Hay, por supuesto, un acuerdo general en nuestra sociedad de que no se debe tolerar y proteger la corrupción. Este ha sido un reclamo permanente de todos. Su persistencia en el tiempo indica que el endurecimiento normativo no es suficiente para combatirla, y que hay necesidad de incidir en las condiciones que facilitan una cultura política proclive al uso clientelar y arbitrario de los recursos e instituciones públicas.
Sin embargo, detrás de esta legítima y urgente demanda ciudadana se oculta igualmente una inquietante tendencia a utilizar cuestiones de este tipo para dirimir diferencias políticas, a veces con base en situaciones reales, y en otros casos mediante calumnias y medias verdades. Más allá de la calidad de las denuncias, el punto crítico es que todas éstas deberían ser resueltas por un sistema judicial que garantice derechos y un debido proceso. Pero al contrario, en estos días se ha hecho frecuente el predominio de una lógica inquisitiva en el tratamiento de estas situaciones, en el límite o sobrepasando los derechos constitucionales y humanos de los que es titular cualquier ciudadano. A esto se denomina “judicialización de la política”.
Muchos suponen que enlodar al adversario produce réditos políticos o electorales en la medida en que la reputación es un atributo central del liderazgo y la confianza. Pero cuando esta práctica se extiende a moros y cristianos, en una tormenta de acusaciones, aprehensiones y denuncias, se aumenta la desilusión, la desconfianza y el rechazo de la población a todo el sistema político, e incluso al sistema democrático.

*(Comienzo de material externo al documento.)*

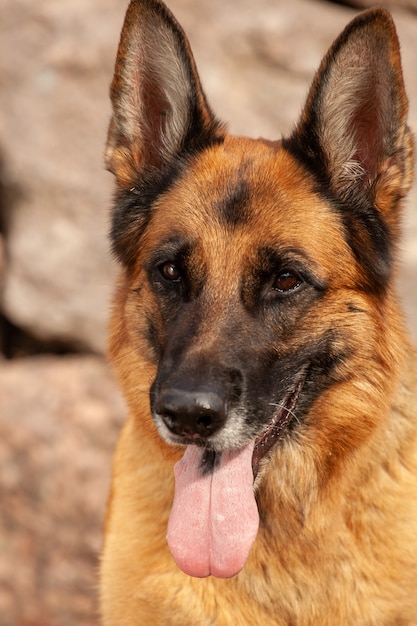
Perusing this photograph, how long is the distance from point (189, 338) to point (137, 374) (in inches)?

Un clima de sospecha estructural, en el que ya nadie cree en nadie, es también el caldo de cultivo para la volatilidad y sorpresas electorales, pues la decisión escapa de marcos racionales y se contamina de emotividades primarias como la bronca, la victimización, el odio y la revancha. Urge evitar esta vía que degrada nuestras instituciones y la democracia. No hay que jugar con fuego, pues éste al final puede quemar a quien lo inició o, peor aún, incendiar nuestro hogar común. Seamos demócratas, respetemos los derechos y el debido proceso de todos, sin distinción.